Tiers-lieux dans la Drôme et le Sud : Nouveaux foyers de culture et de terroir

28 octobre 2025

À la rencontre des vignes et des paysages de la Drôme

Odeurs de bois, bruissement d’idées : le tiers-lieu, repère d’un territoire vivant

Traverser la Drôme un matin d’automne, c’est saisir ces lieux où le café sent la sciure, l’ordinateur veille sur l’établi et l’accent méridional glisse entre deux ateliers de céramique. Le tiers-lieu n’a pas de définition figée, mais on les reconnaît à leur capacité à tisser des liens entre habitants, porteurs de projets et visiteurs de passage. Dans un département dont l’histoire s’écrit entre collines, caves et marchés, ces lieux s’enracinent dans l’existant pour réinventer l’avenir.

Au sud de la France, la dynamique est palpable : selon France Tiers-Lieux, on comptait plus de 2750 tiers-lieux en France début 2024, dont plus de 300 seulement en région Auvergne-Rhône-Alpes et Provence-Alpes-Côte d’Azur. La Drôme elle-même a vu naître une vingtaine de ces espaces-relais depuis 2018. Laboratoires d’expériences, ils jalonnent la route entre Vercors et Méditerranée.

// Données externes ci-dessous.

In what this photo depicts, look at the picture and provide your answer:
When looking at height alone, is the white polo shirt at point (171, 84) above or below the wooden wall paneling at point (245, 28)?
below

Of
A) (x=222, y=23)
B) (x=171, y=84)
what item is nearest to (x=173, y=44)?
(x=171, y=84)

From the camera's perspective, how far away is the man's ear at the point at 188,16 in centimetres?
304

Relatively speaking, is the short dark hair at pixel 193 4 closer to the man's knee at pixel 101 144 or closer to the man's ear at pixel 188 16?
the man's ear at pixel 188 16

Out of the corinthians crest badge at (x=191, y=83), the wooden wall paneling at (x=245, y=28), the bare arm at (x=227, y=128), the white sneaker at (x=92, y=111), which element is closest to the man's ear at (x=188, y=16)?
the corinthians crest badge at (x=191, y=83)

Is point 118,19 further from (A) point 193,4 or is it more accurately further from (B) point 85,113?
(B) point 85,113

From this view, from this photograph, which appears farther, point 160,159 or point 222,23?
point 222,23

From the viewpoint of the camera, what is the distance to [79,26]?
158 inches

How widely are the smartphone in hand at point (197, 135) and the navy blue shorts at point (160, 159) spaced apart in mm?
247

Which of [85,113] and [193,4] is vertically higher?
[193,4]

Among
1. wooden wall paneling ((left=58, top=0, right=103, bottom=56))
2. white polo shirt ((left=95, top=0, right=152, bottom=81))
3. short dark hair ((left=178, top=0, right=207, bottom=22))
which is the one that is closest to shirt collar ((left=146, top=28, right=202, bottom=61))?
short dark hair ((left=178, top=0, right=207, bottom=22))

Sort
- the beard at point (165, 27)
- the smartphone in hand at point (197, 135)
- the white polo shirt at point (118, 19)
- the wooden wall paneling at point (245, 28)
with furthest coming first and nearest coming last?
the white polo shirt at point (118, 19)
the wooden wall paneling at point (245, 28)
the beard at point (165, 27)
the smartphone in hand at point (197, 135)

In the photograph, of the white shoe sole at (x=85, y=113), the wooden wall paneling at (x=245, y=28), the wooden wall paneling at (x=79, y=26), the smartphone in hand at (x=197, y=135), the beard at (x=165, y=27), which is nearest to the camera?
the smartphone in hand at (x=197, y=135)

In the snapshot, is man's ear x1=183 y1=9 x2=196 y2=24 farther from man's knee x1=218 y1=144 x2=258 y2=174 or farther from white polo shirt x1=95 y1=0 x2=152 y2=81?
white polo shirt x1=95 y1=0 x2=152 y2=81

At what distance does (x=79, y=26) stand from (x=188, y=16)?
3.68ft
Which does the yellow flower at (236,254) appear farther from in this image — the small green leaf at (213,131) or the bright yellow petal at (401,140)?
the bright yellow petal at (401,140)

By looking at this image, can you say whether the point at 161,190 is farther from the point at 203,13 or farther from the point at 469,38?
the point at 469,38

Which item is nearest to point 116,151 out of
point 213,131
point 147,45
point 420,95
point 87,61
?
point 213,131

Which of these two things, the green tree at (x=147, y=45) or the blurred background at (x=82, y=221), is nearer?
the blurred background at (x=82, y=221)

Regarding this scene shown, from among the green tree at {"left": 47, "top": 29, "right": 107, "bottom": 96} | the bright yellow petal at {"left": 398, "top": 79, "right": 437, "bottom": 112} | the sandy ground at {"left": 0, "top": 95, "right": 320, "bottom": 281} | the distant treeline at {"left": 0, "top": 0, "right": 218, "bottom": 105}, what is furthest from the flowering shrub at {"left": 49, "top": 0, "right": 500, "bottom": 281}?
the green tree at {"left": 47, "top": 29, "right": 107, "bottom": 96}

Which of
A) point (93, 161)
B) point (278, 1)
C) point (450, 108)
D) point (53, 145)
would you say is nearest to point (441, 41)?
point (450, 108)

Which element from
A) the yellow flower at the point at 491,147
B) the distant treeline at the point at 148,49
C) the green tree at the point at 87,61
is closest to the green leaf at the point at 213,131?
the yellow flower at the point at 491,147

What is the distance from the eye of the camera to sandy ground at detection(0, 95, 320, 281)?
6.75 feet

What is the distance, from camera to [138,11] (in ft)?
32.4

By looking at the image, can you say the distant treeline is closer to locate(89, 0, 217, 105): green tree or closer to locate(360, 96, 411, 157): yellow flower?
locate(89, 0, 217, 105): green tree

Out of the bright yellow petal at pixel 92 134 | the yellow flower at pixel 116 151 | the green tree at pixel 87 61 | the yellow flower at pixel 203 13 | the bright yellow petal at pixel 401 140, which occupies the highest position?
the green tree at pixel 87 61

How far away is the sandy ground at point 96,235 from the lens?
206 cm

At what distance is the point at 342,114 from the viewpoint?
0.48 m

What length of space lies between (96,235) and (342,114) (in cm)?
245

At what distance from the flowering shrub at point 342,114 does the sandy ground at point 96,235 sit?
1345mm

Qu'est-ce qu’un tiers-lieu ? Racines et expression dans le Sud

Ni bureau, ni café, ni atelier au sens traditionnel, le tiers-lieu est, selon la définition du sociologue Ray Oldenburg, un “troisième lieu” entre maison et travail, dédié à l’informel, au mélange et à la créativité. Dans le Sud, l’héritage rural et artisanal colore souvent leur identité :

  • Espaces de coworking ruraux accueillant agriculteurs, artisans, télétravailleurs, acteurs du tourisme et de la culture
  • Ateliers partagés où l’on répare, fabrique, transmet
  • “Cafés associatifs” ou “bistrots de pays” revitalisés et ouverts à tous
  • Lieux d’agriculture urbaine, de ressourcerie, de cultures alternatives et de circuits courts

La Drôme et ses voisines du Sud conjuguent souvent la mission sociale à la convivialité propre à la région : ici, chaque tiers-lieu traduit le caractère d’un territoire, par ses matériaux, ses odeurs de bois ou de lavande, et l'accent de ses animateurs.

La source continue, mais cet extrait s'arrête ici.